= Exercise task 1 =
Transcribe the lines of the records starting at the line containing "search: chairs" and ending at the line containing "top-left (369, 298), bottom-right (390, 335)".

= Extract provided =
BEGIN

Re: Improve search for missing parent downlinks in amcheck

Поиск
Список
Период
Сортировка
От Peter Geoghegan
Тема Re: Improve search for missing parent downlinks in amcheck
Дата
Msg-id CAH2-Wzmv444fW0XCrXM=STS23p2XADufgEoH37SrO=v9HJv5_w@mail.gmail.com
обсуждение исходный текст
Ответ на Re: Improve search for missing parent downlinks in amcheck  (Alexander Korotkov <a.korotkov@postgrespro.ru>)
Список pgsql-hackers
On Sat, Apr 27, 2019 at 5:13 PM Alexander Korotkov
<a.korotkov@postgrespro.ru> wrote:
> Yes, increasing of Bloom filter size also helps.  But my intention was
> to make non-lossy check here.

I agree that that might be a good goal, but I am interested in knowing
if there is something naive about how the downlinkfilter Bloom filter
is sized. I think that we could probably do better than this without
much work:

            /*
             * Extra readonly downlink check.
             *
             * In readonly case, we know that there cannot be a concurrent
             * page split or a concurrent page deletion, which gives us the
             * opportunity to verify that every non-ignorable page had a
             * downlink one level up.  We must be tolerant of interrupted page
             * splits and page deletions, though.  This is taken care of in
             * bt_downlink_missing_check().
             */
            total_pages = (int64) state->rel->rd_rel->relpages;
            state->downlinkfilter = bloom_create(total_pages, work_mem, seed);

Maybe we could use "smgrnblocks(index->rd_smgr, MAIN_FORKNUM))"
instead of relpages, for example.

> It wouldn't be really wasteful, because the same children were
> accessed recently.  So, they are likely not yet evicted from
> shared_buffers.  I think we can fit both checks into one loop over
> downlinks instead of two.

I see your point, but if we're going to treat this as a bug then I
would prefer a simple fix.

END

= Exercise task 2 =
Reproduce word for word the passage of the amcheck message above starting at "instead of relpages, for" and ending at "a simple fix.".

= Data for this exercise =
BEGIN

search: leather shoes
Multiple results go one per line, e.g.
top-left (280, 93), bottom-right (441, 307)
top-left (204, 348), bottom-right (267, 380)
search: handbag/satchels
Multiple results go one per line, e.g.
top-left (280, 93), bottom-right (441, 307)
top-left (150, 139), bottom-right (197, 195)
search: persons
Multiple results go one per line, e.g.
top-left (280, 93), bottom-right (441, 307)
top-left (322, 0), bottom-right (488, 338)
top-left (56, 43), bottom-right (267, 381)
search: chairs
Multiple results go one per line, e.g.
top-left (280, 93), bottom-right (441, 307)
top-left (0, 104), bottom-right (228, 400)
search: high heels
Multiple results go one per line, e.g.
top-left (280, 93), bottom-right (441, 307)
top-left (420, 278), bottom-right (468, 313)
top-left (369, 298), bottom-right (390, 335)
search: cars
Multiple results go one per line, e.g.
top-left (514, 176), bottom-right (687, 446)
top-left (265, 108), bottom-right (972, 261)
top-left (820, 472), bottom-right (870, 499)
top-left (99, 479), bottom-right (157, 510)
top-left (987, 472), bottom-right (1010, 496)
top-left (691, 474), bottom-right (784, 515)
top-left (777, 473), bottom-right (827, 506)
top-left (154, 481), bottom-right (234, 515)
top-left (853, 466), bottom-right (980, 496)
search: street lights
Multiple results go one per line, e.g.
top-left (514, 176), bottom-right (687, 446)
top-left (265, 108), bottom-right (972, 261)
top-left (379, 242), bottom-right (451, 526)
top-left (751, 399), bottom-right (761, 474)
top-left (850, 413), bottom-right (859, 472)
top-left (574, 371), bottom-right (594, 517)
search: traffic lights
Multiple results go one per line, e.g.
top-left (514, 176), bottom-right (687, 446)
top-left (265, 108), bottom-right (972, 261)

END

= Exercise output 1 =
search: chairs
Multiple results go one per line, e.g.
top-left (280, 93), bottom-right (441, 307)
top-left (0, 104), bottom-right (228, 400)
search: high heels
Multiple results go one per line, e.g.
top-left (280, 93), bottom-right (441, 307)
top-left (420, 278), bottom-right (468, 313)
top-left (369, 298), bottom-right (390, 335)

= Exercise output 2 =
instead of relpages, for example.

> It wouldn't be really wasteful, because the same children were
> accessed recently.  So, they are likely not yet evicted from
> shared_buffers.  I think we can fit both checks into one loop over
> downlinks instead of two.

I see your point, but if we're going to treat this as a bug then I
would prefer a simple fix.